In case you don’t already know, I’m leaving. I’m moving to Tel Aviv in a few weeks and it’s still uncertain exactly when I’ll get on the plane. I’ve arranged everything as if I was flying this week, but I’m not. You may imagine how frustrating this is.

On Saturday I waved goodbye to Primrose Hill Farmers’ Market where I’ve gone almost every week in the year it’s been open. I love it and urge you to visit, if you have a chance. On Sunday, Amanda and her mother, Naomi, gave me a farewell breakfast at Fischer’s. On Tuesday, while men were emptying everything from my flat into a lorry, I said goodbye to my 82-year-old mother. That evening I started sleeping on a friend’s sofa bed. His front door is constantly blocked by the queue for Kanada-Ya. Maybe I’ll actually go, now I’m so close. On Wednesday I had my official leaving do at Moro. Everyone I call a friend was there. It and they were brilliant. All week I have resembled what happens when you cross a man about to leave with a waterfall. Going somewhere new is thrilling, but leaving the friends and places I love is not. No tissue has been absorbent enough.

On Monday Camilla picked me up for our farewell lunch. The day was beautiful, the sky the colour of forget-me-nots. She drove to Marlow, which is as pretty as small, English towns get. We were eating at The Coach, one of Tom Kerridge’s places. No respectable person says gastropub these days, do they? The Coach has a pub theme: there are tvs above the bar that I’m sure show football when it’s on. There’s a bar with stools, but for people to eat, not drink at. There’s a chandelier and brass coach lamps, an open kitchen and nice waitresses, too. It isn’t a pub.

We lifted a glass of rosé to each other and Camilla gave a piece of news, good news, news that affects me profoundly. I can’t tell you what that news is because it may not happen, but it concerns Things I Love, my other blog. “What?” I asked, my eyes bright and shiny. She told me again. I am, you may have guessed by now, a bit of a silly sausage. My emotions have been on a hair trigger all week. A torrent, no, a tsunami, of tears comically flowed from my eyes as I ran from the table. The other diners must have wondered what calamity had caused them.
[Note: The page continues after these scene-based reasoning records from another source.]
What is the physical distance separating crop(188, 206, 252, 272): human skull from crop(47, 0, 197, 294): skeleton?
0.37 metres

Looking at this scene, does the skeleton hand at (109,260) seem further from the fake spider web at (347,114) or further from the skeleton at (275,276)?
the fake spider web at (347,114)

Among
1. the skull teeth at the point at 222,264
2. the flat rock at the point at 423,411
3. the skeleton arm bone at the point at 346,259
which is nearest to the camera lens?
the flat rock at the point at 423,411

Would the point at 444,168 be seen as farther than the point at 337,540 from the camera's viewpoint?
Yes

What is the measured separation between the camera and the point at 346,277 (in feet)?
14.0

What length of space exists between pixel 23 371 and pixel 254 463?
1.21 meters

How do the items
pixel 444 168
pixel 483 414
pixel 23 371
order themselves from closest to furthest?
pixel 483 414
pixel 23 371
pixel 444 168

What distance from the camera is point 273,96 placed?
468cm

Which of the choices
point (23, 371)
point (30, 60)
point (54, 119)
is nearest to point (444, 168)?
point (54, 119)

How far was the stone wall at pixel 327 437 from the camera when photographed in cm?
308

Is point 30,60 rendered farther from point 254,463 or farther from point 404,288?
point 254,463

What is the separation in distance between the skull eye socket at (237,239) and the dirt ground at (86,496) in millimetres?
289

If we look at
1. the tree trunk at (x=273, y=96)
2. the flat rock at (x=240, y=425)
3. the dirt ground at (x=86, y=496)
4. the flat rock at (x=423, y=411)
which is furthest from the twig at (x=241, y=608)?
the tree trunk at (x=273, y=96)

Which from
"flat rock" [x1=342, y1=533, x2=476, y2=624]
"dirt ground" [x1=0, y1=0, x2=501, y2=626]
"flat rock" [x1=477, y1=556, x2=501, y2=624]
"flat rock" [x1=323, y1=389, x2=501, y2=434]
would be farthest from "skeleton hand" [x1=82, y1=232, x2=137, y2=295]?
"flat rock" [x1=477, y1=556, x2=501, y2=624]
I gathered myself and returned. There has never been a better moment to fuss over a menu and order lunch.

The Coach offers fairly traditional, English, modern cooking, if traditional and modern can be used to describe the same thing. Familiar food done in a contemporary manner, maybe. The portion style is slightly odd; small plates but not sharing plates. Does anywhere serve big plates these days? All I know is that small plates need big tables. Ours wasn’t. We’ve eaten together so often we chose for each other. We ordered as though we were going to share, but the plates and bowls were put in front of us as though we were not. Still, we are rebellious at times and each ate equally of everything. The waitress warned us the dishes would arrive in the order they were cooked, which, magically, turned out to be the order we wanted to eat them, more or less. Starter-y things first, main-ish things second. It’s what separates us from savages.

What I want to say is how delicious it all was. We swooned at the chicken parfait, a real highpoint, rich and shiny with butter, as we did at the chicken kiev, it’s buttery lake flowing. I loved the ham terrine and the slow-roasted celeriac. I’m sorry I didn’t have room for the custard tart but the hot chocolate tart was lovely. Everything looked beautiful and was very good to eat. Not like pub food at all.

Small plates also, of course, lead to big bills. Around £80 for both of us, including a glass of wine each.

The Coach, 3 West Street, Marlow, Bucks, SL7 2LS. We arrived before 12.30 as they don’t take bookings. It was already busy.